──────── Given data ────────

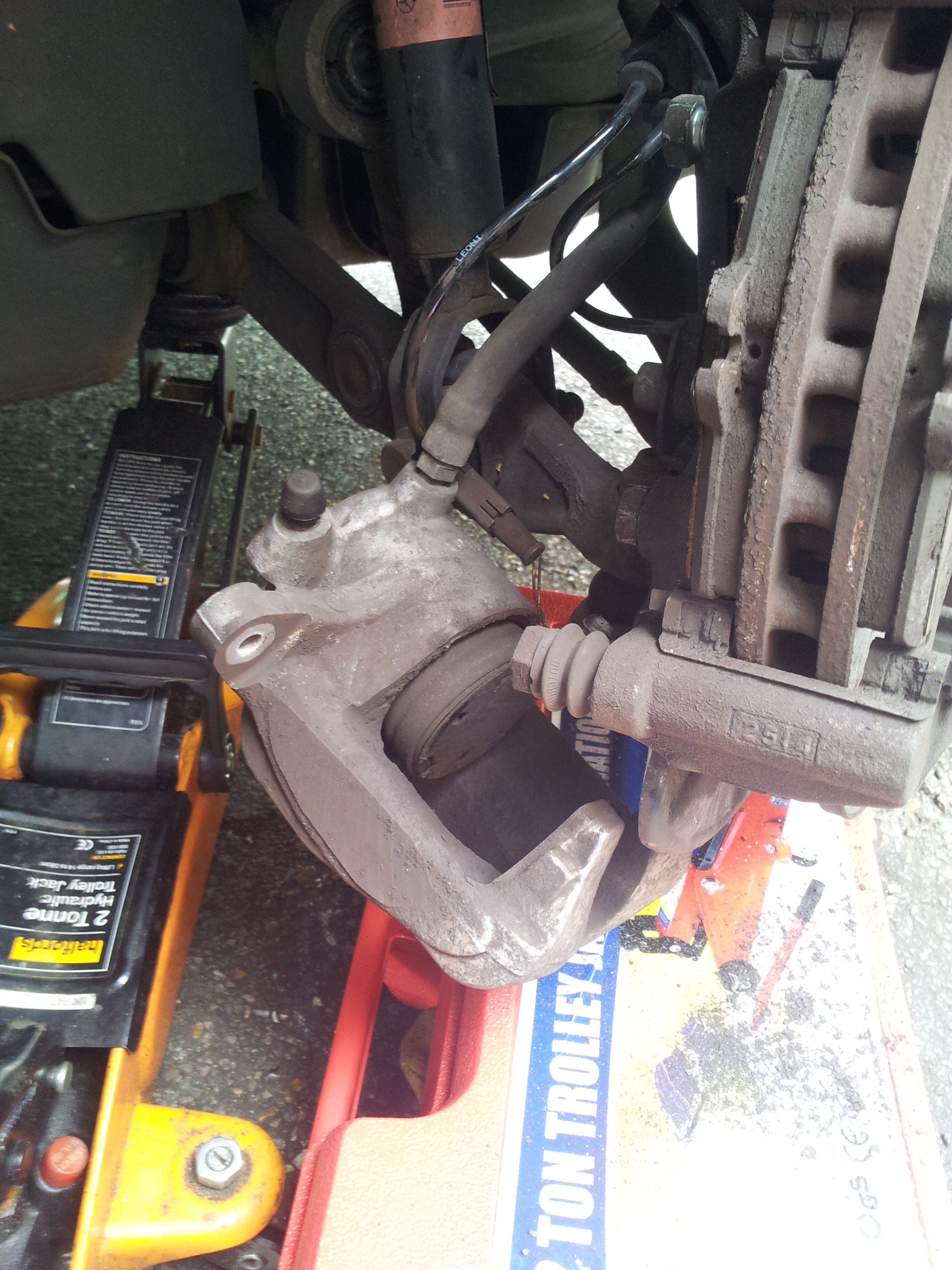 How to change brake pads and discs on a Mercedes E Class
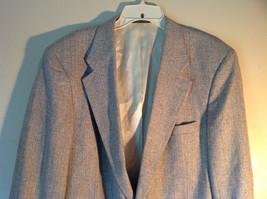 Barrington Gray Wool Suit Jacket with 100 Percent Silk Lining Measurements Below image 3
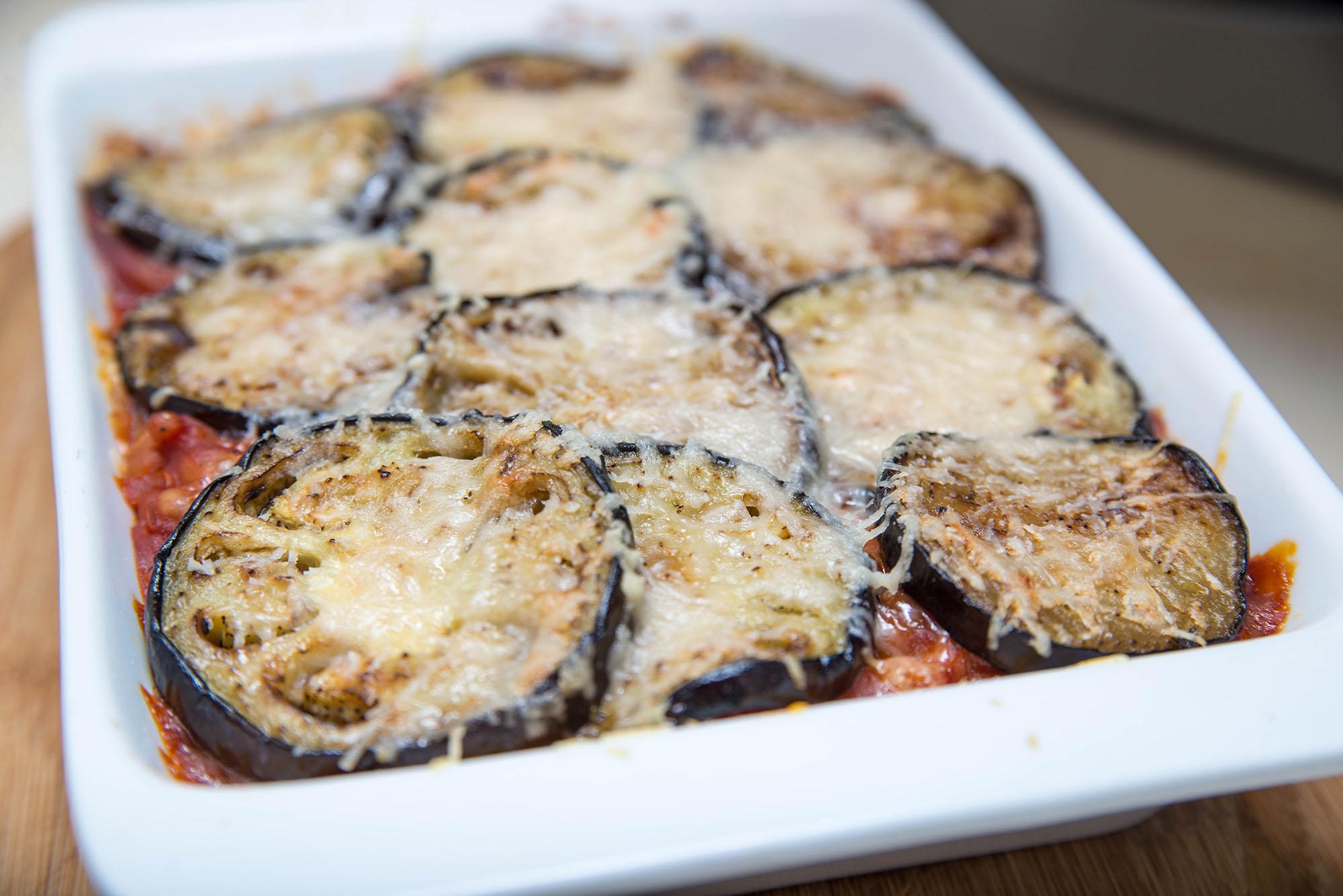 Баклажани, запечені з квасолею з томатним соусом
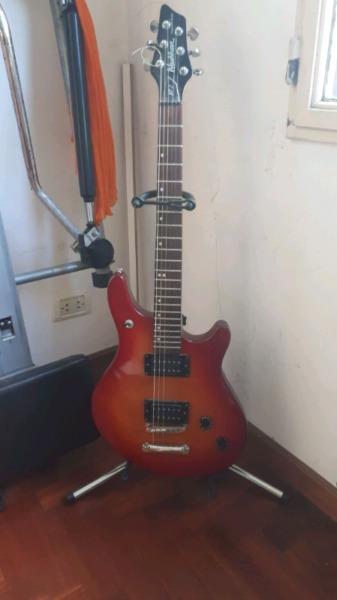 guitarra Washburn Maverick bt década del 90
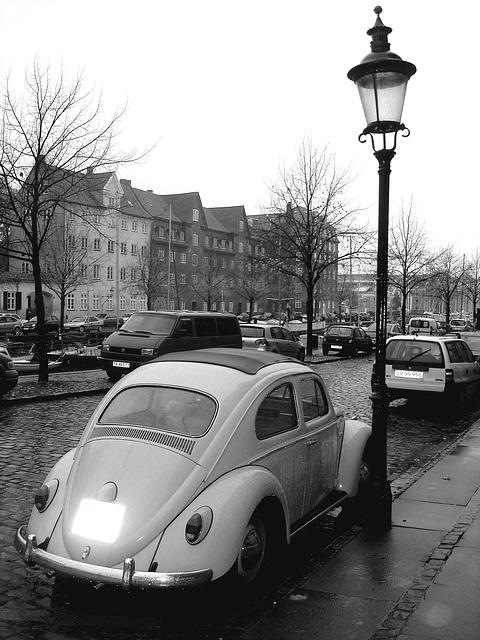 VW et lampadaire /  VW & street lamp - Copenhagen. 26-10-2008 -  N & B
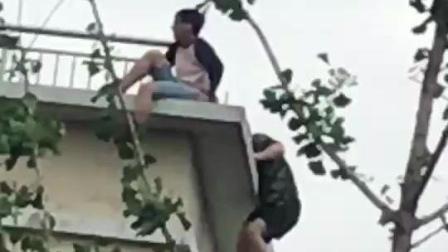 嘉兴一年轻男子跳楼 警察从后方突袭营救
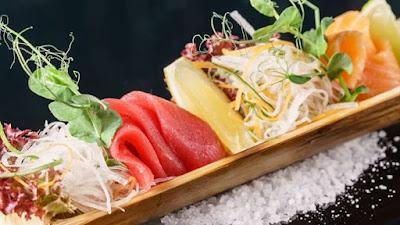 Il sushi può essere una scelta salutare. Specialmente quando contiene verdure, frutti di mare e pesce ricchi di omega-3 e piccole quantità di avocado, salutare per il cuore perché fonte di grassi buoni .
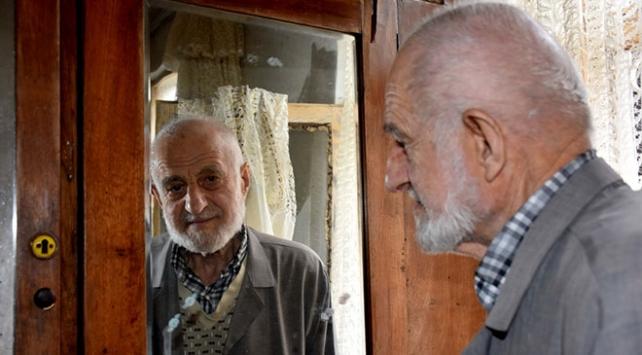 Trabzonun ihtiyar delikanlısı yıllara meydan okuyor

────────

**About this task:** Pictures stay out; the records above are otherwise reproduced exactly.

**Completed task:**
 How to change brake pads and discs on a Mercedes E Class
 Barrington Gray Wool Suit Jacket with 100 Percent Silk Lining Measurements Below image 3
 Баклажани, запечені з квасолею з томатним соусом
 guitarra Washburn Maverick bt década del 90
 VW et lampadaire /  VW & street lamp - Copenhagen. 26-10-2008 -  N & B
 嘉兴一年轻男子跳楼 警察从后方突袭营救
 Il sushi può essere una scelta salutare. Specialmente quando contiene verdure, frutti di mare e pesce ricchi di omega-3 e piccole quantità di avocado, salutare per il cuore perché fonte di grassi buoni .
 Trabzonun ihtiyar delikanlısı yıllara meydan okuyor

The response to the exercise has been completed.